Exercises to complete =
1. In the hackathon write-up, what was the theme of the Boston OpenClaw Hackathon?
2. Using the hackathon write-up, explain why Capitol Waste Services was flagged as high risk.
3. Pick up the hackathon write-up after its final sentence and continue it.

Passage to read =
○ ○ ○
Today was the Boston OpenClaw Hackathon, which had a theme of using the Boston open data hub.
For my project, I wanted to see how far OpenClaw could get on its own in analyzing the data (with Claude Sonnet 4.6 as a backing model).
First, I had OpenClaw connect itself to the MCP server, starting from the press release about the launch of the MCP server.
Once connected, I asked it to analyze contracts for signs of corruption. It was able to come up with its own approach for signals and queries. For example: "Departments Using the Most Limited Competition", "Top Vendors by Limited Competition Value", and "Bid Threshold Clustering (near $10K)".
After flagging companies, I had it analyze those companies' connections to city officials.
There were some interesting nuggets! For example, Capitol Waste Services was flagged as high risk for having $285M in historic contracts, of which $136M were awarded with limited competition.
○ ○ ○
Excerpted records =
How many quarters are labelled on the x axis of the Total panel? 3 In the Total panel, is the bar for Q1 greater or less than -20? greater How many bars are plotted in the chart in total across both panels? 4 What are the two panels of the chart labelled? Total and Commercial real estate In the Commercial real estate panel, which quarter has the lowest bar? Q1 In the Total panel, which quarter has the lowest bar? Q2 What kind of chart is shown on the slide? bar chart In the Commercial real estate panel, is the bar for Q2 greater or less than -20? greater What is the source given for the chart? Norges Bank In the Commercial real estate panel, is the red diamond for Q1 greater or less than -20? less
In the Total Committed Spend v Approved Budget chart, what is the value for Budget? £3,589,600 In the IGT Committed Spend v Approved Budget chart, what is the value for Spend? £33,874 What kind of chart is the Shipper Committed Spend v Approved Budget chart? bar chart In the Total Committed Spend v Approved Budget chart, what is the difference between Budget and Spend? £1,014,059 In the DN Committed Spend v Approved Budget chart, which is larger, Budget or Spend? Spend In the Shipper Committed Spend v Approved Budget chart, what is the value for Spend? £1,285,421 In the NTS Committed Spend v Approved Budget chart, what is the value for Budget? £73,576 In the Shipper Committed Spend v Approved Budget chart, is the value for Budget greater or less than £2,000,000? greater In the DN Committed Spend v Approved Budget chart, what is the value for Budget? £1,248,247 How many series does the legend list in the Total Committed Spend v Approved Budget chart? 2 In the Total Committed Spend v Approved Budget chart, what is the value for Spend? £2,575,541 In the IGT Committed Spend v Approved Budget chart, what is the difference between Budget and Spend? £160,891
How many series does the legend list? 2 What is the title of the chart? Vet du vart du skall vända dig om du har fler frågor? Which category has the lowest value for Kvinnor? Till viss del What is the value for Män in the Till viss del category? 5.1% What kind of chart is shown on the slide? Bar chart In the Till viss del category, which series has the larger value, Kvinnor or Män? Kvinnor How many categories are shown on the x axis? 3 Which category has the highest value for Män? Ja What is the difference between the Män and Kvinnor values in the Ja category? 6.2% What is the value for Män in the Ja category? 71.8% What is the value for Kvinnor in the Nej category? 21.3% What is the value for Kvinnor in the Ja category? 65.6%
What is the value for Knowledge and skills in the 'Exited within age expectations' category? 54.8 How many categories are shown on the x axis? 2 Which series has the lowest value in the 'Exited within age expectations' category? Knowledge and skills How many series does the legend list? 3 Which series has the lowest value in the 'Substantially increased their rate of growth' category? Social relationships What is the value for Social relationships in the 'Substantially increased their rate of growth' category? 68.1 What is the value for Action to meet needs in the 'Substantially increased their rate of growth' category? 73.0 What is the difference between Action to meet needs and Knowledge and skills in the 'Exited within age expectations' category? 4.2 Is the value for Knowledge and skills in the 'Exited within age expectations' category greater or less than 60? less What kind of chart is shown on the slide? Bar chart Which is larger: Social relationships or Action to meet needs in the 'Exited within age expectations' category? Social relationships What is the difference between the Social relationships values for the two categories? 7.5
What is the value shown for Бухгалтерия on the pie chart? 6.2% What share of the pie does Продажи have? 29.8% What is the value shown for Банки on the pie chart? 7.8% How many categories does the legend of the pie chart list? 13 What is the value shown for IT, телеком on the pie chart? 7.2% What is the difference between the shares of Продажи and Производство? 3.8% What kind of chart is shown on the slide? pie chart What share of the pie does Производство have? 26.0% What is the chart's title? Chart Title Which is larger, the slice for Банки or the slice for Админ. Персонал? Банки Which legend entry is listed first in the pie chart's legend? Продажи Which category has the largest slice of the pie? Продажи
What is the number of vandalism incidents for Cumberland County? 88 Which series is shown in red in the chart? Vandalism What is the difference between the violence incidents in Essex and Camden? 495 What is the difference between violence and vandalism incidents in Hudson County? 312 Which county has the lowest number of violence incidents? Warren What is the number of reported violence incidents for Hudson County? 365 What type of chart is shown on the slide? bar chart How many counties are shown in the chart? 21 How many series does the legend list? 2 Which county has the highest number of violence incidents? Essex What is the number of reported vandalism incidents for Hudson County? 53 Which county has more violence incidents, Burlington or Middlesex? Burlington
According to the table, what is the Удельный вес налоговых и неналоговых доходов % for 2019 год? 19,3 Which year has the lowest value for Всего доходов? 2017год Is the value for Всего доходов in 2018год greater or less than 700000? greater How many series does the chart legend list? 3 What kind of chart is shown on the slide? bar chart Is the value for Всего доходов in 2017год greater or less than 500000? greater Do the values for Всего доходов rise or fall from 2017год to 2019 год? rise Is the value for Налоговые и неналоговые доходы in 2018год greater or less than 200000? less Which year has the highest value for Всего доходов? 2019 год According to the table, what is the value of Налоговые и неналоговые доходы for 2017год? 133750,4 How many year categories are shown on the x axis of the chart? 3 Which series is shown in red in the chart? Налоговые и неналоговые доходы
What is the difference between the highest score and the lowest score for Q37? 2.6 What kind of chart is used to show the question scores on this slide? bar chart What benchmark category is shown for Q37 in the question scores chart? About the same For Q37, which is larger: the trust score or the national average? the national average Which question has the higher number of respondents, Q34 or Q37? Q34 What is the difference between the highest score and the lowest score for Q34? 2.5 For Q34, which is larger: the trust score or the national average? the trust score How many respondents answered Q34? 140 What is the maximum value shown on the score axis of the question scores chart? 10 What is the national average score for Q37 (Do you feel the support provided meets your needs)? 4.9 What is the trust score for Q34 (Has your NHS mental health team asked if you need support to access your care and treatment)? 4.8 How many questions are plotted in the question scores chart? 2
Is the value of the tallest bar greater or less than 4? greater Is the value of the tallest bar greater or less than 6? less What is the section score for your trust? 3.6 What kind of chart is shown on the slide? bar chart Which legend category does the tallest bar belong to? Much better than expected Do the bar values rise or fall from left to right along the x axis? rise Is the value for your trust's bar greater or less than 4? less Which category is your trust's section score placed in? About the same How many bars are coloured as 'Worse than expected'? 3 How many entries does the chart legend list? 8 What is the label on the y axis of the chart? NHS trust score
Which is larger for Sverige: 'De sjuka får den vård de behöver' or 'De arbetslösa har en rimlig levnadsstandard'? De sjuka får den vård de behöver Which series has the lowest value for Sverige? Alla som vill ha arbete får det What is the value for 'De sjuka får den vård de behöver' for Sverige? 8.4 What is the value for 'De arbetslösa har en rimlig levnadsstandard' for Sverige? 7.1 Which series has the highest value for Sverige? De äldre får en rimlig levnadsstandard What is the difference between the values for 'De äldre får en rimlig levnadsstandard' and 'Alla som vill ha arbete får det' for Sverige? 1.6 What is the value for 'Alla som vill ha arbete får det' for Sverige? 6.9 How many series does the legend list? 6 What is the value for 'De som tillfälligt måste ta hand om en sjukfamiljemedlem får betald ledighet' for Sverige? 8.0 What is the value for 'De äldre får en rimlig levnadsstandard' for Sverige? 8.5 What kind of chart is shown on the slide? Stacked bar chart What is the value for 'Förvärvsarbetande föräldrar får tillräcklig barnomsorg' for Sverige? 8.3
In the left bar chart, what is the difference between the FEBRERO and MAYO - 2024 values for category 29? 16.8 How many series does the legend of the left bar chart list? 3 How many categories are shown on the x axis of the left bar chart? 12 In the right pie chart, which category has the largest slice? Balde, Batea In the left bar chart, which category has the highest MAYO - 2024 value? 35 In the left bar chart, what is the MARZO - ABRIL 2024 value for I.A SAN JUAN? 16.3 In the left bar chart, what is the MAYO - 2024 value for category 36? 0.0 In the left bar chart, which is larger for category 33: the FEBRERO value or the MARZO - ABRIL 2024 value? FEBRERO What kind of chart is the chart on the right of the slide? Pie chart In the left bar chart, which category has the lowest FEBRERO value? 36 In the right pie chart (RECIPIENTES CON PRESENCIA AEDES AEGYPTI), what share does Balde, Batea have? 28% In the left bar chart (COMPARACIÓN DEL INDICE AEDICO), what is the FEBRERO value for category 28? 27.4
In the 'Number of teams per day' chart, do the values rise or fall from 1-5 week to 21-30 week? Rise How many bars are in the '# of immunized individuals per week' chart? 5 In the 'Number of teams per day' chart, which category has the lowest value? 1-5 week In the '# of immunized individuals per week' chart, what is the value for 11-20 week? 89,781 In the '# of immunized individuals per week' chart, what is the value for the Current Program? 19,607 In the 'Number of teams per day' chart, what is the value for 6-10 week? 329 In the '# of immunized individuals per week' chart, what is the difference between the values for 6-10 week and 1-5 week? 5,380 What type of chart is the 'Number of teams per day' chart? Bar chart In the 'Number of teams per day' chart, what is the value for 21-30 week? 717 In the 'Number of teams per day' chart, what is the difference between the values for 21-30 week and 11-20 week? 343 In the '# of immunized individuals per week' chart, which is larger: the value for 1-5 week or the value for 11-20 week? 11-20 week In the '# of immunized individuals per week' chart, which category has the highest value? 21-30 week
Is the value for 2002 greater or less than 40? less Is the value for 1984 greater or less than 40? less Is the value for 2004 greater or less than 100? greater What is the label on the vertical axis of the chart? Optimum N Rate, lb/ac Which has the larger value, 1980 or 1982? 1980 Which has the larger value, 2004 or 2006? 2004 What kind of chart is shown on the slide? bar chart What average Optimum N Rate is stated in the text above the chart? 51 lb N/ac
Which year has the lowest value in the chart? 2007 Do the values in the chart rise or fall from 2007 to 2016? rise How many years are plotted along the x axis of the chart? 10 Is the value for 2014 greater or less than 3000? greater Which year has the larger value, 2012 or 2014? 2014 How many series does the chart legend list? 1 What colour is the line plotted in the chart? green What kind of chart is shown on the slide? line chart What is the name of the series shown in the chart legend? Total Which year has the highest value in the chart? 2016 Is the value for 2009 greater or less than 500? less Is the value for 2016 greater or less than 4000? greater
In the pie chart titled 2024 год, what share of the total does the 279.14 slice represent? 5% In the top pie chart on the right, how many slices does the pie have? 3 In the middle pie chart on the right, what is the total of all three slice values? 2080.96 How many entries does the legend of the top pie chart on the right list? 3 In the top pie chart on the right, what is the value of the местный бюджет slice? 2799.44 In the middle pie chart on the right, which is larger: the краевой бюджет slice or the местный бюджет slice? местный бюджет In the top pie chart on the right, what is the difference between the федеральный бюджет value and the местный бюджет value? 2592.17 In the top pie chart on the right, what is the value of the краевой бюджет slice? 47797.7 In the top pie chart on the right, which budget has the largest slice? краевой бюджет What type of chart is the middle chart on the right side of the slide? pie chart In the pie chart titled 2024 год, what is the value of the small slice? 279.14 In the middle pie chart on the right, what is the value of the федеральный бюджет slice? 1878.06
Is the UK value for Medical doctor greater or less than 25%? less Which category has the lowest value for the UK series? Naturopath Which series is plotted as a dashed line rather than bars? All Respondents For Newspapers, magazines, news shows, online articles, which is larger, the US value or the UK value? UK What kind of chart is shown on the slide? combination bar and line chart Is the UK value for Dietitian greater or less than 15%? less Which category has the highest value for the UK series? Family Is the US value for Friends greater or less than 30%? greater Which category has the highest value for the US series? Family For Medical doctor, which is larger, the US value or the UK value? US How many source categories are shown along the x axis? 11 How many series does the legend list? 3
○ ○ ○
Your written answers =
1. The theme was using the Boston open data hub.

2. Capitol Waste Services was flagged as high risk because it had $285M in historic contracts. Of that amount, $136M were awarded with limited competition.

3.
The connection research flagged a 2015 fine of $120,000 by the Office of Campaign and Political Financing (OCPF) for illegal campaign donations.
From there, I had OpenClaw create and package a skill for flagging corruption signals. The skill encodes the queries and data analysis scripts it developed. That skill is available here: boston-contract-corruption.skill.
Some other interesting questions OpenClaw was able to answer from the data:
- Which restaurants are the worst health code offenders but haven't been shut down yet?
- Which roads/intersections are the worst for biking, based on pothole reports and accidents?
Overall, it was a fun experiment to see how AI agents might impact civic tech. A big thanks to the hackathon organizers, everyone who demoed, and the city of Boston for making this data available!